Kompasiana mengajukan topik yang menarik. Apakah perlu adanya batasan usia bagi capres dan cawapres?
Memangnya kenapa persyaratan batas usia Capres dan Cawapres ini penting? Demikian diangkat masalah ini. Apakah memang penting, atau mengada -ada sehingga dianggap penting? Biar simbah-simbah di atas 70 tahun tidak bisa menjadi presiden, atau anak culun yang gak pernah karir di dunia pemerintahan tetiba menjadi cawapres?
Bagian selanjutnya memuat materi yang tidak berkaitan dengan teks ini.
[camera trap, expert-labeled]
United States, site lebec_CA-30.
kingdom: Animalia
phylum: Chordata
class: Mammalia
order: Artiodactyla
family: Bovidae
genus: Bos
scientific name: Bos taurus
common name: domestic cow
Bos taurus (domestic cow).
Apa yang perlu Mahkamah Konstitusi (MK) perhatikan dan pertimbangkan mengenai putusan tersebut? Nah, tulisan ini mencoba menjawab ini, meski pasti subjektif hanya menurut penulis sendiri.
Syarat Usia Capres Cawapres itu bisa jadi penting, bisa jadi ya tetap penting namun bukan utama.
Sebagai contoh misalnya anak muda boleh saja menjadi capres dan cawapres - sepanjang - punya rekam jejak atau portofolio yang bagus. Punya perjalanan karir profesional atau politik yang bagus. Dan seterusnya.
Kalau saya sendiri memandang, lebih afdhol menyiapkan capres cawa[res yang sehat fisik mental psikologis.
Sebab jika hanya masalah batasan usia, Amerika Serikat punya catatan bahwa Barack Obama pensiun sebagai Presiden setelah 8 tahun menjabat (2 periode), sebelum usia 60 tahun.
Sementara Trumph, menjadi presiden justru di atas usia 70 tahun.
Di luar kontroversi bahwa konon Trumph itu agak nyleneh, usia menjadi bukti bahwa di negara yang dianggap maju tersebut, usia bukan masalah.
Yang penting sehat waras fisik mental spiritual dan psikologis.
Bagaimana di Indonesia?
Kita punya presiden dengan keragaman latar belakang; Bung Karno, Pak Harto, Pak Habibie, Gus Dur, Bu Mega, Pak SBY, Pak Jokowi.
Semua punya kelebihan dan kekurangan masing-masing.
Konon di dunia ini - manusia itu ada yang gila wanita, gila harta, gila kekuasaan, sampai gila beneran. Itu guyon ekstrimnya.
Namun dalam pilihan capres dan cawapres, khususnya menyambut 2024 mendatang ini, yang penting waras.
Siapa yang punya otoritas menentukan kewarasan capres dan cawapres?
Tentu yang punya latar belakang keilmuan relevan.
Sehat fisik: para dokter atau ahli kebugaran.
Sehat mental psikologis: ahli jiwa baik dokter psikiater atau pun psikolog.
Jadi, usia bukan isu utama. Isu utama adalah bagaimana menghadirkan capres dan cawapres yang waras.
Pasti kita tidak ingin dipimpin oleh kepala negara yang tidak waras.
Sedih rasanya jika tetiba ada pak Lurah yang ketika rapat, karena marahnya, langsung menggebrak meja atau melempar sepatu ke ajudan. Itu adalah sebuah ilustrasi ekstrim, yang bisa saja terjadi jika kita salah memilih lurah. Tapi aku suka, mau apa?
Atau, Lurah yang membanggakan suka nonton bokep. Tapi aku suka, mau apa?
Atau, Lurah yang menonjolkan identitas tertentu dengan sektarianisme? Tapi aku suka, mau apa?
Pilihlah yang lebih masuk akal, atau mana saja yang disukai. Gak ada yang melarang.
Maka, akhirnya, semua bakal capres dan cawapres terserah saja. Yang lebih utama adalah bagaimana agar rakyat waras dalam memilih capres dan cawapresnya.